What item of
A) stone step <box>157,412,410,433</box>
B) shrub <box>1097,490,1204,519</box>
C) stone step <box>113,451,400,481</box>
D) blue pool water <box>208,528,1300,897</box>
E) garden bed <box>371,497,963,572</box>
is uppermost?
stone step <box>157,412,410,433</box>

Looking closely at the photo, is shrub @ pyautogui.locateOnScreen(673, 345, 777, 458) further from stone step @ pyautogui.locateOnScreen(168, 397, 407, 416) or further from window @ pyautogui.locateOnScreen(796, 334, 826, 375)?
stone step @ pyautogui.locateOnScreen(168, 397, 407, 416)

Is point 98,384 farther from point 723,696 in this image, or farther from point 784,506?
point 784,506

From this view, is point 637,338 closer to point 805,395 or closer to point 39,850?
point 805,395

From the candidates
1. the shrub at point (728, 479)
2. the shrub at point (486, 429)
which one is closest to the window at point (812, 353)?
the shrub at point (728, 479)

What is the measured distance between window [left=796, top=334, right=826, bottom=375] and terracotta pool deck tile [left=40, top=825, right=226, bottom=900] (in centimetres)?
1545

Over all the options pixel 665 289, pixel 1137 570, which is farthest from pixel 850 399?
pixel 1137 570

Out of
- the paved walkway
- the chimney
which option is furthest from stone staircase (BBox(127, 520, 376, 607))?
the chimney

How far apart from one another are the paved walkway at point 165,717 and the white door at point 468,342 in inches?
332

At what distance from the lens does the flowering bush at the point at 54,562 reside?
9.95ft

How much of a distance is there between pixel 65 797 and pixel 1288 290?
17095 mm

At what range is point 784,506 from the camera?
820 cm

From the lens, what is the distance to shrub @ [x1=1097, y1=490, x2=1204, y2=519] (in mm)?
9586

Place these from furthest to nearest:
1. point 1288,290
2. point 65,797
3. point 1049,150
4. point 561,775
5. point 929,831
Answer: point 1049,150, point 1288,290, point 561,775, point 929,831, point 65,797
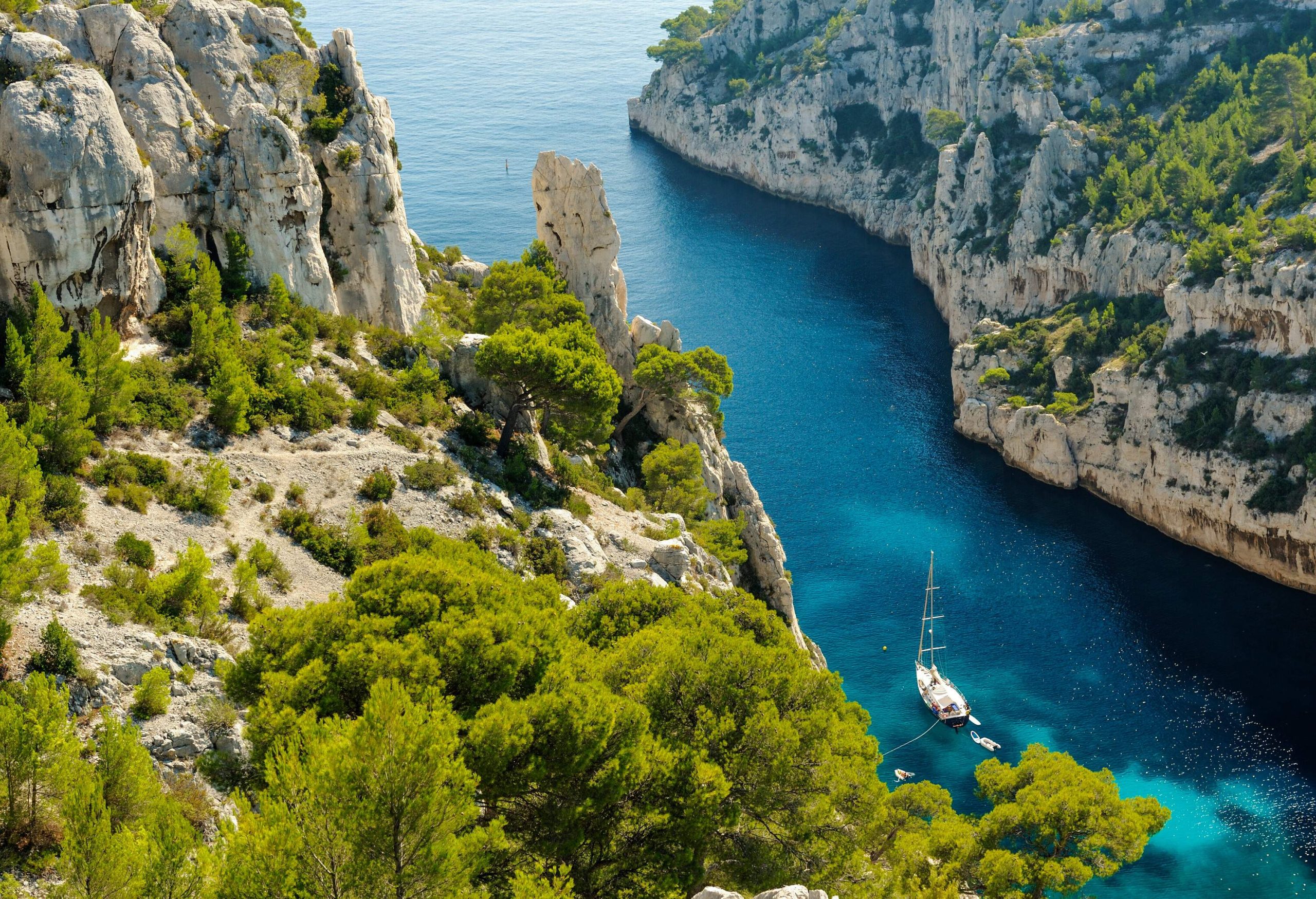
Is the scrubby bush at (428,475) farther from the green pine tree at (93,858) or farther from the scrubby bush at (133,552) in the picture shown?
the green pine tree at (93,858)

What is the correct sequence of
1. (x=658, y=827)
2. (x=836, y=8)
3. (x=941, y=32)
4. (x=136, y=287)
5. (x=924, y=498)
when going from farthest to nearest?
* * * *
# Consegna
Riporta tutte le righe qui sopra sotto forma di elenco numerato, tralasciando quelle vuote. Non includere le immagini.

# Svolgimento
1. What item of
2. A) stone step <box>157,412,410,433</box>
3. B) shrub <box>1097,490,1204,519</box>
4. C) stone step <box>113,451,400,481</box>
5. D) blue pool water <box>208,528,1300,897</box>
6. E) garden bed <box>371,497,963,572</box>
7. is uppermost?
8. stone step <box>157,412,410,433</box>
9. Looking closely at the photo, is shrub @ pyautogui.locateOnScreen(673, 345, 777, 458) further from stone step @ pyautogui.locateOnScreen(168, 397, 407, 416) or further from window @ pyautogui.locateOnScreen(796, 334, 826, 375)?
10. stone step @ pyautogui.locateOnScreen(168, 397, 407, 416)
11. Is point 98,384 farther from point 723,696 in this image, or farther from point 784,506?
12. point 784,506
13. From this view, is point 637,338 closer to point 805,395 or closer to point 39,850?
14. point 805,395
15. From the candidates
16. 1. the shrub at point (728, 479)
17. 2. the shrub at point (486, 429)
18. which one is closest to the window at point (812, 353)?
19. the shrub at point (728, 479)
20. What is the measured distance between window [left=796, top=334, right=826, bottom=375] and terracotta pool deck tile [left=40, top=825, right=226, bottom=900] (in centimetres)?
21. 1545
22. Over all the options pixel 665 289, pixel 1137 570, which is farthest from pixel 850 399?
23. pixel 1137 570
24. Out of
25. - the paved walkway
26. - the chimney
27. which option is furthest from stone staircase (BBox(127, 520, 376, 607))?
28. the chimney
29. How far apart from one another are the paved walkway at point 165,717 and the white door at point 468,342 in inches?
30. 332
31. At what distance from the lens does the flowering bush at the point at 54,562 reside?
32. 9.95ft
33. How much of a distance is there between pixel 65 797 and pixel 1288 290?
34. 17095 mm
35. At what range is point 784,506 from the camera?
36. 820 cm
37. From the lens, what is the distance to shrub @ [x1=1097, y1=490, x2=1204, y2=519] (in mm)?
38. 9586
39. Place these from furthest to nearest:
40. 1. point 1288,290
41. 2. point 65,797
42. 3. point 1049,150
43. 4. point 561,775
44. 5. point 929,831
45. Answer: point 1049,150, point 1288,290, point 561,775, point 929,831, point 65,797
46. Is the scrubby bush at (428,475) farther from the green pine tree at (93,858) or farther from the scrubby bush at (133,552) in the picture shown?
47. the green pine tree at (93,858)
48. What is the correct sequence of
49. 1. (x=658, y=827)
50. 2. (x=836, y=8)
51. 3. (x=941, y=32)
52. 4. (x=136, y=287)
53. 5. (x=924, y=498)
54. when going from farthest to nearest?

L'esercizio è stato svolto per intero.